Elezioni: il 24 e 25 maggio si andrà al voto in 626 Comuni, ma per chi ha votato nel 2021 si andrà alle urne solo nel 2027

Elezioni

Le date ora sono ufficiali. Il Consiglio dei ministri, su informativa del ministro dell’Interno Matteo Piantedosi, ha fissato al 24 e 25 maggio 2026 le elezioni per il rinnovo di sindaci e consigli comunali in 626 Comuni delle regioni a statuto ordinario. Gli eventuali ballottaggi si terranno il 7 e 8 giugno.

Una tornata ampia, che coinvolge 15 capoluoghi di provincia – da Venezia a Reggio Calabria, passando per Lecco, Mantova, Arezzo, Pistoia, Prato, Fermo, Macerata, Chieti, Avellino, Andria, Trani, Crotone e Salerno – e centinaia di realtà medie e piccole.

Dietro questa consultazione, però, c’è una storia che parte dal 2020 e che ancora oggi produce effetti. È la lunga ombra della pandemia sul calendario istituzionale italiano.

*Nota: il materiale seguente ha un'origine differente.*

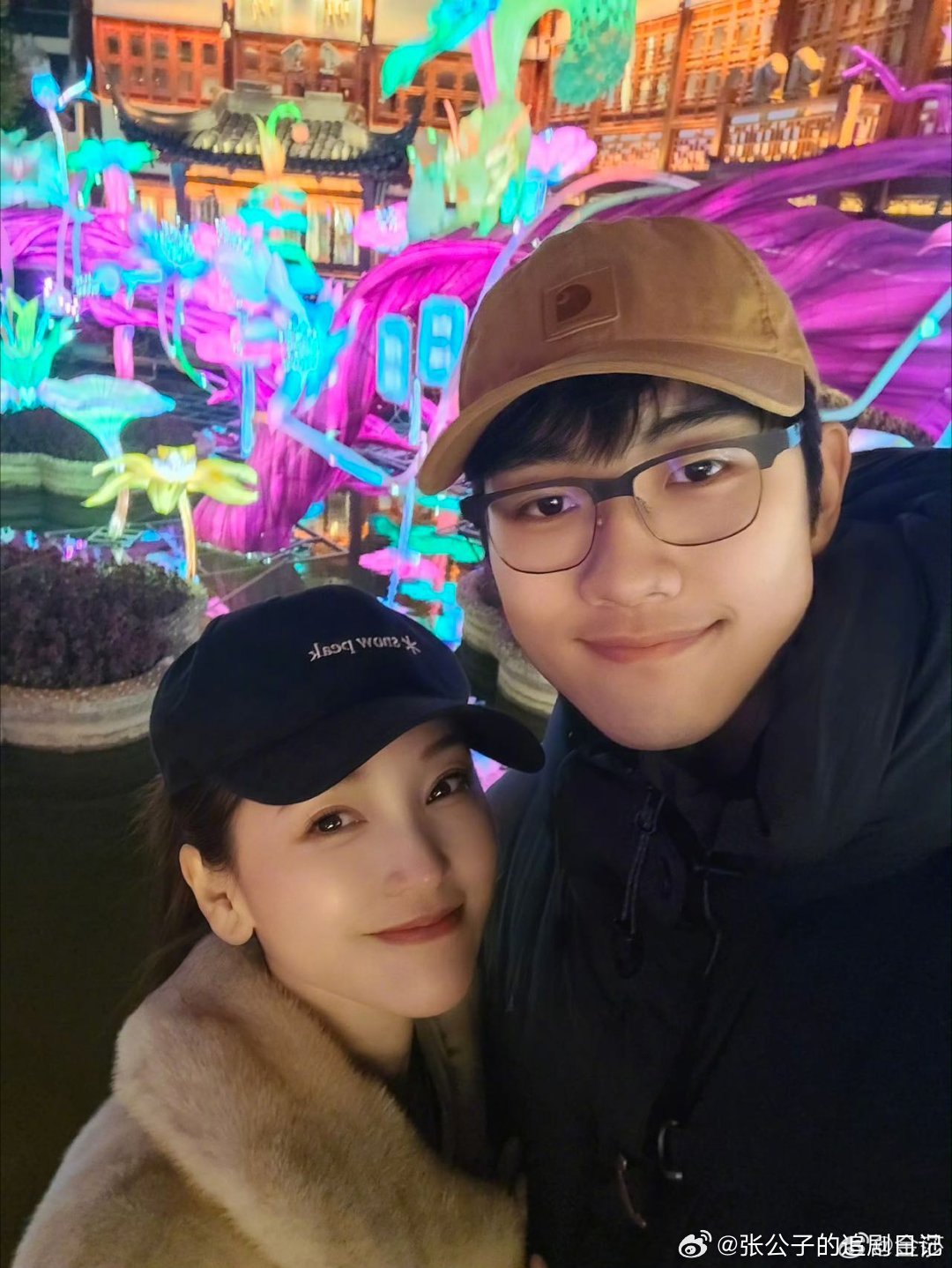 金莎孙丞潇录妻旅全程牵手录制全程牵手不撒手，走路、逛街、同框全是贴贴，姐弟恋甜到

La coda lunga del voto rinviato nel 2020

Nel 2020, a causa dell’emergenza sanitaria, le elezioni amministrative previste in primavera furono rinviate a settembre-ottobre. Una scelta obbligata, che spostò fuori calendario centinaia di consultazioni.

Quei sindaci eletti nell’autunno 2020 arrivano ora alla naturale scadenza quinquennale nel 2026. È per questo che il 24 e 25 maggio si tornerà a votare in così tanti Comuni: non si tratta di scioglimenti anticipati o crisi politiche, ma della conclusione di mandati iniziati in una fase straordinaria.

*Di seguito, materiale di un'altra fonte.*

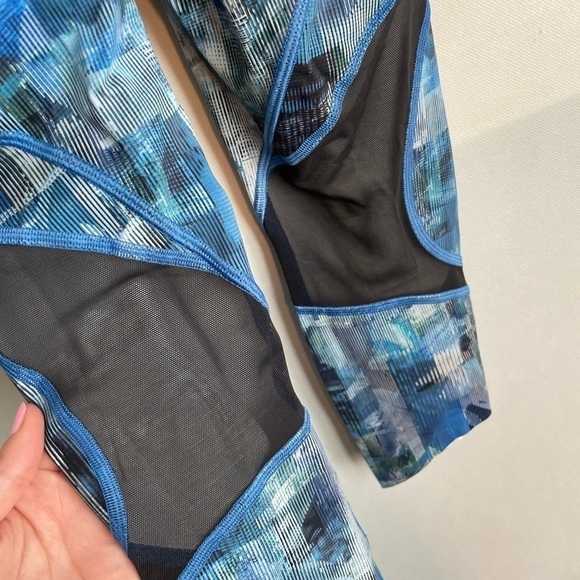 Lululemon On Pace Crop 21” Leggings Size 2 Sun Dazed Blue Multi Side Pockets - Picture 8 of 9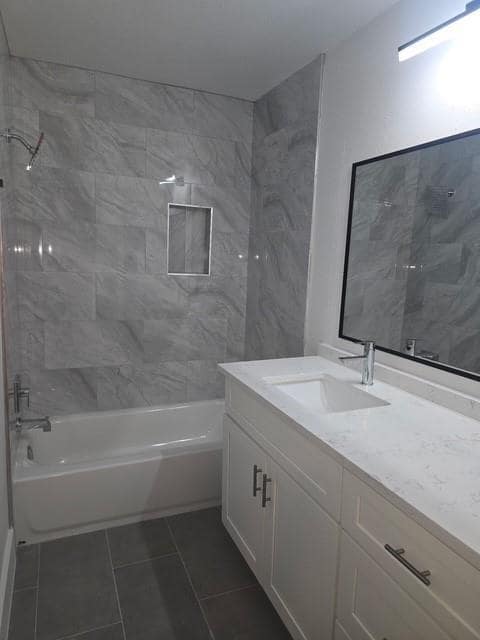 Building Photo - 704 W 21st St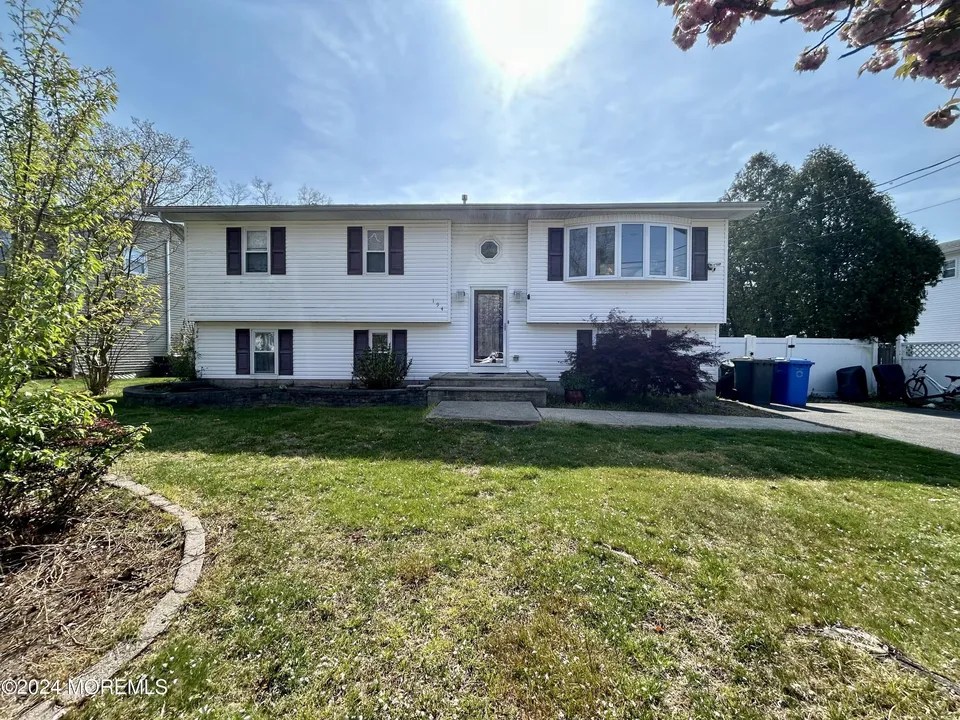 194 Mermaid Dr, Manahawkin, NJ 08050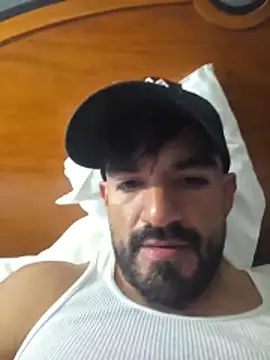 piggylatino online show from March 31, 2026, 11:10 am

In Piemonte i Comuni coinvolti sono 79, con un peso significativo nella Città Metropolitana di Torino, dove si voterà in centri strategici della cintura come Moncalieri, Venaria Reale e Alpignano.

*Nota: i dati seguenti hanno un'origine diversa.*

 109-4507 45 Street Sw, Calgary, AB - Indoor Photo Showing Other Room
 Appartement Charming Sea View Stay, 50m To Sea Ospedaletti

Il capoluogo Torino, invece, non è interessato: voterà nel 2027. Ed è proprio il 2027 che diventa la data chiave per un altro gruppo di Comuni.

E i Comuni che hanno votato nel 2021? Il caso Torino

Qui entra in gioco la cosiddetta “proroga Covid”, un meccanismo poco percepito dall’opinione pubblica ma decisivo per comprendere il calendario elettorale.

La normativa emergenziale – frutto di un intreccio di decreti e successive interpretazioni giuridiche – ha stabilito che i Comuni andati al voto nel secondo semestre del 2020 e nel 2021 avrebbero avuto un prolungamento automatico del mandato.

Questo significa che il calendario elettorale di città come Torino non è fissato né al 2025 né al 2026.

La città tornerà alle urne nel giugno 2027.

Torino aveva votato nell’ottobre 2021, rientrando pienamente nel perimetro della proroga. Di conseguenza, il mandato dell’amministrazione guidata da Stefano Lo Russo, si estenderà fino al 2027.

Il sindaco di Torino, Stefano Lo Russo

Un anno in più rispetto a quanto inizialmente previsto. Un anno che pesa politicamente

Quella che può sembrare una nota tecnica è in realtà un fattore politico di rilievo.

La scena cittadina, che già si muoveva in vista del 2026, è stata costretta a ricalibrare tempi e strategie. Il prolungamento congela formalmente la competizione elettorale, ma non la ferma. Anzi.

Un tempo supplementare che non è semplice ordinaria amministrazione: può diventare una fase di consolidamento, chiusura di partite aperte e soprattutto costruzione della successione.

Due calendari, una stessa origine

Il quadro complessivo è chiaro:

  • 24 e 25 maggio 2026 al voto 626 Comuni italiani, tra cui 79 piemontesi.

  • 7 e 8 giugno eventuali ballottaggi.

  • I Comuni che hanno votato nel 2021, come Torino, torneranno alle urne nel giugno 2027.

Tutto nasce da una scelta presa nel pieno della pandemia. Una decisione sanitaria che continua a produrre effetti politici.

Il Covid ha cambiato il calendario.
Ora la politica deve fare i conti con quel tempo sospeso che, sei anni dopo, continua a ridisegnare le scadenze del potere locale.